Extracted entries:
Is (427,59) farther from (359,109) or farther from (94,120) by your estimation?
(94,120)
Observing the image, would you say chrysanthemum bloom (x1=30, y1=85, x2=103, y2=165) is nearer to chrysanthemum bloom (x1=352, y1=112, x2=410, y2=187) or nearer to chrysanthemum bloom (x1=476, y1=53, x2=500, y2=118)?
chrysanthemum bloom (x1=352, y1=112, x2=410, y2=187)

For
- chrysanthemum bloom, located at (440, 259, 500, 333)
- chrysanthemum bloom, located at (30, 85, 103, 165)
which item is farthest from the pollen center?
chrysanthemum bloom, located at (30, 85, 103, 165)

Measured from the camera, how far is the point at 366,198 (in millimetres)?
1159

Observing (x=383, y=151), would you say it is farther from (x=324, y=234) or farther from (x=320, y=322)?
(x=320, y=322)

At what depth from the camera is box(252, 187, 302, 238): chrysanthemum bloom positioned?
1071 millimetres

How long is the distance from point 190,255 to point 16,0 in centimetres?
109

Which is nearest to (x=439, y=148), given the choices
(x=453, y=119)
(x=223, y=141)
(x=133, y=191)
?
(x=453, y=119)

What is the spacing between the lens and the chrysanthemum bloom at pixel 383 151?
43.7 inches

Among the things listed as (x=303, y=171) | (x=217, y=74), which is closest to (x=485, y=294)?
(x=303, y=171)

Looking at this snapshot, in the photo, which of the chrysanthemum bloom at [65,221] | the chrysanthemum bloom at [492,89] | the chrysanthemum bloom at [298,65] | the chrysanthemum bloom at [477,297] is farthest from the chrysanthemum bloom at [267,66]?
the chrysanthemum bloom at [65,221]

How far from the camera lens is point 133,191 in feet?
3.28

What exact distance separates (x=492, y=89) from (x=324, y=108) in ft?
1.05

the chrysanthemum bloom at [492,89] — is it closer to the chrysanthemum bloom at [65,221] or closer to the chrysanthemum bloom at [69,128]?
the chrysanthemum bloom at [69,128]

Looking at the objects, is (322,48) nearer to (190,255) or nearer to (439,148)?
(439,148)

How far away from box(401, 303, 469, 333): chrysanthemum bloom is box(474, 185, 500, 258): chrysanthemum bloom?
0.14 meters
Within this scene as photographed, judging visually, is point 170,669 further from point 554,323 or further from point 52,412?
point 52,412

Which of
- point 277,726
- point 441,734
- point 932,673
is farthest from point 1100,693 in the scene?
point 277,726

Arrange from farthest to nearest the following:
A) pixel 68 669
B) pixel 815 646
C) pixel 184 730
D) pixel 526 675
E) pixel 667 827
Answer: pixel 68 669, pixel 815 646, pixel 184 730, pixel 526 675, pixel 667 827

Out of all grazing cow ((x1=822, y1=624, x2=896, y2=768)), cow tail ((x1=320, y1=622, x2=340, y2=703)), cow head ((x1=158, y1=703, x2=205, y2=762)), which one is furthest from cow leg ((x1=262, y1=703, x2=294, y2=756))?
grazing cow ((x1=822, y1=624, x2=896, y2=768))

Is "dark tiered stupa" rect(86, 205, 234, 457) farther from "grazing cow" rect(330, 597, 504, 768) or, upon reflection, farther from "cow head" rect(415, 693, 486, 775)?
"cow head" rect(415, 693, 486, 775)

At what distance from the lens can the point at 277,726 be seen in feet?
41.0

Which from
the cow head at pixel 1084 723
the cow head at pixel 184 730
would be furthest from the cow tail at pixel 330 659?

What you are asked to do:
Quote each line of the listing above exactly.

Expected answer:
Is (427,59) farther from (359,109) or farther from (94,120) by your estimation?
(94,120)
Observing the image, would you say chrysanthemum bloom (x1=30, y1=85, x2=103, y2=165) is nearer to chrysanthemum bloom (x1=352, y1=112, x2=410, y2=187) or nearer to chrysanthemum bloom (x1=476, y1=53, x2=500, y2=118)?
chrysanthemum bloom (x1=352, y1=112, x2=410, y2=187)

For
- chrysanthemum bloom, located at (440, 259, 500, 333)
- chrysanthemum bloom, located at (30, 85, 103, 165)
which item is farthest from the pollen center?
chrysanthemum bloom, located at (30, 85, 103, 165)

Measured from the camera, how far is the point at 366,198 (in millimetres)?
1159

Observing (x=383, y=151), would you say it is farther from (x=324, y=234) or farther from (x=320, y=322)?
(x=320, y=322)

At what depth from the camera is box(252, 187, 302, 238): chrysanthemum bloom positioned?
1071 millimetres

How long is the distance from point 190,255 to point 16,0 in centimetres?
109

Which is nearest to (x=439, y=148), given the choices
(x=453, y=119)
(x=223, y=141)
(x=133, y=191)
?
(x=453, y=119)

What is the spacing between the lens and the chrysanthemum bloom at pixel 383 151?
43.7 inches

Among the things listed as (x=303, y=171) | (x=217, y=74), which is closest to (x=485, y=294)?
(x=303, y=171)

Looking at this snapshot, in the photo, which of the chrysanthemum bloom at [65,221] | the chrysanthemum bloom at [492,89] | the chrysanthemum bloom at [298,65] | the chrysanthemum bloom at [477,297] is farthest from the chrysanthemum bloom at [267,66]?
the chrysanthemum bloom at [65,221]

How far from the camera lens is point 133,191 in feet?
3.28

What exact distance separates (x=492, y=89) from (x=324, y=108) in ft?
1.05

the chrysanthemum bloom at [492,89] — is it closer to the chrysanthemum bloom at [65,221] or closer to the chrysanthemum bloom at [69,128]?
the chrysanthemum bloom at [69,128]

Looking at the objects, is (322,48) nearer to (190,255) or nearer to (439,148)?
(439,148)

How far away from box(401, 303, 469, 333): chrysanthemum bloom is box(474, 185, 500, 258): chrysanthemum bloom?
0.14 meters
Within this scene as photographed, judging visually, is point 170,669 further from point 554,323 or further from point 52,412?
point 52,412

Which of
- point 277,726
- point 441,734
- point 932,673
is farthest from point 1100,693 in the scene?
point 277,726

Arrange from farthest to nearest the following:
A) pixel 68 669
B) pixel 815 646
C) pixel 184 730
D) pixel 526 675
E) pixel 667 827
Answer: pixel 68 669, pixel 815 646, pixel 184 730, pixel 526 675, pixel 667 827

Out of all grazing cow ((x1=822, y1=624, x2=896, y2=768)), cow tail ((x1=320, y1=622, x2=340, y2=703)), cow head ((x1=158, y1=703, x2=205, y2=762)), which one is furthest from cow leg ((x1=262, y1=703, x2=294, y2=756))?
grazing cow ((x1=822, y1=624, x2=896, y2=768))

Is "dark tiered stupa" rect(86, 205, 234, 457) farther from "grazing cow" rect(330, 597, 504, 768) or, upon reflection, farther from "cow head" rect(415, 693, 486, 775)?
"cow head" rect(415, 693, 486, 775)

At what distance from the lens can the point at 277,726 be seen in feet?
41.0

Which from
the cow head at pixel 1084 723
the cow head at pixel 184 730
would be furthest from the cow tail at pixel 330 659?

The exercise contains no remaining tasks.